## Records shown
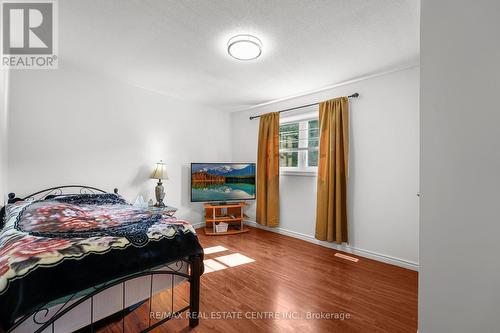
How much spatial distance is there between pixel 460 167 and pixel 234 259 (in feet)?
7.88

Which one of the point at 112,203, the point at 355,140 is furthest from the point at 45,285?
the point at 355,140

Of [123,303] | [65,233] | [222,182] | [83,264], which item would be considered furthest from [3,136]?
[222,182]

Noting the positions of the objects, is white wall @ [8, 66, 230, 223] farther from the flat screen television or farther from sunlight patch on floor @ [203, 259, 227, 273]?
sunlight patch on floor @ [203, 259, 227, 273]

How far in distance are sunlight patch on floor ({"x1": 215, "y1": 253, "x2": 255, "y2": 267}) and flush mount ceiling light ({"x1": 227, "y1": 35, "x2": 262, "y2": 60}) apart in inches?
93.1

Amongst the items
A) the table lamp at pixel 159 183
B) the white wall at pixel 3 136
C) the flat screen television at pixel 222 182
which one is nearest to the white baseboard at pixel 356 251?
the flat screen television at pixel 222 182

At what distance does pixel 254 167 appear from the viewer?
4.10 metres

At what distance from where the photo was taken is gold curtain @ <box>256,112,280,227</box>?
382cm

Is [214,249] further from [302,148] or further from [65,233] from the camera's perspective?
[302,148]

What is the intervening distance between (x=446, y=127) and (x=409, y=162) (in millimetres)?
1575

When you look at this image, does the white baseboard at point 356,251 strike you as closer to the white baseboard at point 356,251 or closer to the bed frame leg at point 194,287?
the white baseboard at point 356,251

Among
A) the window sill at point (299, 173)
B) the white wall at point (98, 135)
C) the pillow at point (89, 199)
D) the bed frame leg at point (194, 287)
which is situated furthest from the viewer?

## What the exercise asks
Copy out every item above word for word, omitting the pictures.

## Exercise answer
How much spatial distance is there between pixel 460 167 and pixel 234 259 (in feet)?
7.88

Which one of the point at 112,203, the point at 355,140 is furthest from the point at 45,285?
the point at 355,140

Of [123,303] | [65,233] | [222,182] | [83,264], which item would be considered furthest from [3,136]?
[222,182]

Noting the positions of the objects, is white wall @ [8, 66, 230, 223] farther from the flat screen television or farther from sunlight patch on floor @ [203, 259, 227, 273]?
sunlight patch on floor @ [203, 259, 227, 273]

How far in distance are sunlight patch on floor ({"x1": 215, "y1": 253, "x2": 255, "y2": 267}) and flush mount ceiling light ({"x1": 227, "y1": 35, "x2": 262, "y2": 60}) apart in inches?
93.1

Amongst the items
A) the table lamp at pixel 159 183
B) the white wall at pixel 3 136
C) the flat screen television at pixel 222 182
which one is nearest to the white baseboard at pixel 356 251?
the flat screen television at pixel 222 182

At what distance does pixel 254 167 appear from the viewer?
4.10 metres

At what distance from where the photo was taken is gold curtain @ <box>256,112,280,227</box>?
382cm

Is [214,249] further from [302,148] or further from [65,233] from the camera's perspective?
[302,148]

What is the intervening distance between (x=446, y=127) and (x=409, y=162) (in millimetres)?
1575

When you look at this image, does the white baseboard at point 356,251 strike you as closer to the white baseboard at point 356,251 or closer to the bed frame leg at point 194,287?
the white baseboard at point 356,251

Among
A) the window sill at point (299, 173)
B) the white wall at point (98, 135)
C) the pillow at point (89, 199)
D) the bed frame leg at point (194, 287)
which is situated furthest from the viewer?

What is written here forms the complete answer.